▸ **EXERCISE INPUT**

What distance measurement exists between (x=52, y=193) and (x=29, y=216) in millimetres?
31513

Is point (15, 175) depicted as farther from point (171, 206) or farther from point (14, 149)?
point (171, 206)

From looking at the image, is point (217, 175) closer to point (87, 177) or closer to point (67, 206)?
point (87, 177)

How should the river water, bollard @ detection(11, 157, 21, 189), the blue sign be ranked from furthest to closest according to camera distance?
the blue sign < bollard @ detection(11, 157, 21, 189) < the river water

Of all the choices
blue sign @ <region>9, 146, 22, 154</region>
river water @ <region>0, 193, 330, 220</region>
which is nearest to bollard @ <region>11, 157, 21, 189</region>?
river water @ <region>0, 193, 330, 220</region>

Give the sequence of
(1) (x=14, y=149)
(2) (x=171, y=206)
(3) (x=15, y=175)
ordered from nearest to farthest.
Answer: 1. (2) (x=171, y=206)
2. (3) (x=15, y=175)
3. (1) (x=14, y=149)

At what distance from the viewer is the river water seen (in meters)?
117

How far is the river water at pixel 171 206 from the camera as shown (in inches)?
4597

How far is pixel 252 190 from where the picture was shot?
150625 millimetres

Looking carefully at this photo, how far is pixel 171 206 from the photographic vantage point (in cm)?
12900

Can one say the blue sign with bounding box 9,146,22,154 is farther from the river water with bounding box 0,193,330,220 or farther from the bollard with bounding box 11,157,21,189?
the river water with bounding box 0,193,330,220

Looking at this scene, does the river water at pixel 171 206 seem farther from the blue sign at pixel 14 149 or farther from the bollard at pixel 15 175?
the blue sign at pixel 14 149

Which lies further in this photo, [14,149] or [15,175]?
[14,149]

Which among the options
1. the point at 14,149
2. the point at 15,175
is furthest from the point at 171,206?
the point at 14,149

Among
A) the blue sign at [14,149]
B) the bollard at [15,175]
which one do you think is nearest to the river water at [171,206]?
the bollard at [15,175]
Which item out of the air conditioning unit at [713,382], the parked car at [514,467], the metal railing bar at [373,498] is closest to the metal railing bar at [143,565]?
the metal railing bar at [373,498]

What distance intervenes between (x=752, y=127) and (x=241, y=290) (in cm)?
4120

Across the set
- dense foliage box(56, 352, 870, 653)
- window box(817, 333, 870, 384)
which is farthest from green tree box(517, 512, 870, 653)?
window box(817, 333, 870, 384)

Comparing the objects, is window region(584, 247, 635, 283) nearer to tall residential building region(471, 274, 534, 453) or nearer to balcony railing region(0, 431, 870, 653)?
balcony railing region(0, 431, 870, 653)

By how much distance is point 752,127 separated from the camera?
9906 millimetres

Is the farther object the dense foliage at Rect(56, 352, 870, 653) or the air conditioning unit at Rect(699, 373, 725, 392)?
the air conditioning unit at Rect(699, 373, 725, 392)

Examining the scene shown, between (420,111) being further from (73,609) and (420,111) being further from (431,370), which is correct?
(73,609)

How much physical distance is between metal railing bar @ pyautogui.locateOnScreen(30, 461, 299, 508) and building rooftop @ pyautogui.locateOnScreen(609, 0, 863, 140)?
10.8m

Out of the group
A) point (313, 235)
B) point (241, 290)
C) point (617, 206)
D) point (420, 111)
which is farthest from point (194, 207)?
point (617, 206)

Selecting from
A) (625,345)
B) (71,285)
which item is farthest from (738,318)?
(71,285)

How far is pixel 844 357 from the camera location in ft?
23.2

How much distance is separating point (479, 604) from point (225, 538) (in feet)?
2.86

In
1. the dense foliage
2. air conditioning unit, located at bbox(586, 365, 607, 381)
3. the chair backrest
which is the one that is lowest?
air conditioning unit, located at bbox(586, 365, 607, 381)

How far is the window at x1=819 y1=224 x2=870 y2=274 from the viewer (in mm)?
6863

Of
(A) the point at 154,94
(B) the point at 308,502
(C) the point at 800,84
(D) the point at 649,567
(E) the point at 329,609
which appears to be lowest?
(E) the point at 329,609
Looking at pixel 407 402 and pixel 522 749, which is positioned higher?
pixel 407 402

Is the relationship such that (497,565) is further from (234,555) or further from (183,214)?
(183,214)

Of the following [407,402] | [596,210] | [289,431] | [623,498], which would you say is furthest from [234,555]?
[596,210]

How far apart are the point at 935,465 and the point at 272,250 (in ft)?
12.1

▸ **TASK TO CARRY OUT**
Lay out the material starting at the line containing "How should the" and ending at the line containing "the blue sign <" as a two-column CSV headed input and output. Each row pairs a text with its answer, each in one quoted field, with line breaks turned into spaces.

▸ **TASK RESPONSE**
input,output
"How should the river water, bollard @ detection(11, 157, 21, 189), the blue sign be ranked from furthest to closest according to camera distance?","the blue sign < bollard @ detection(11, 157, 21, 189) < the river water"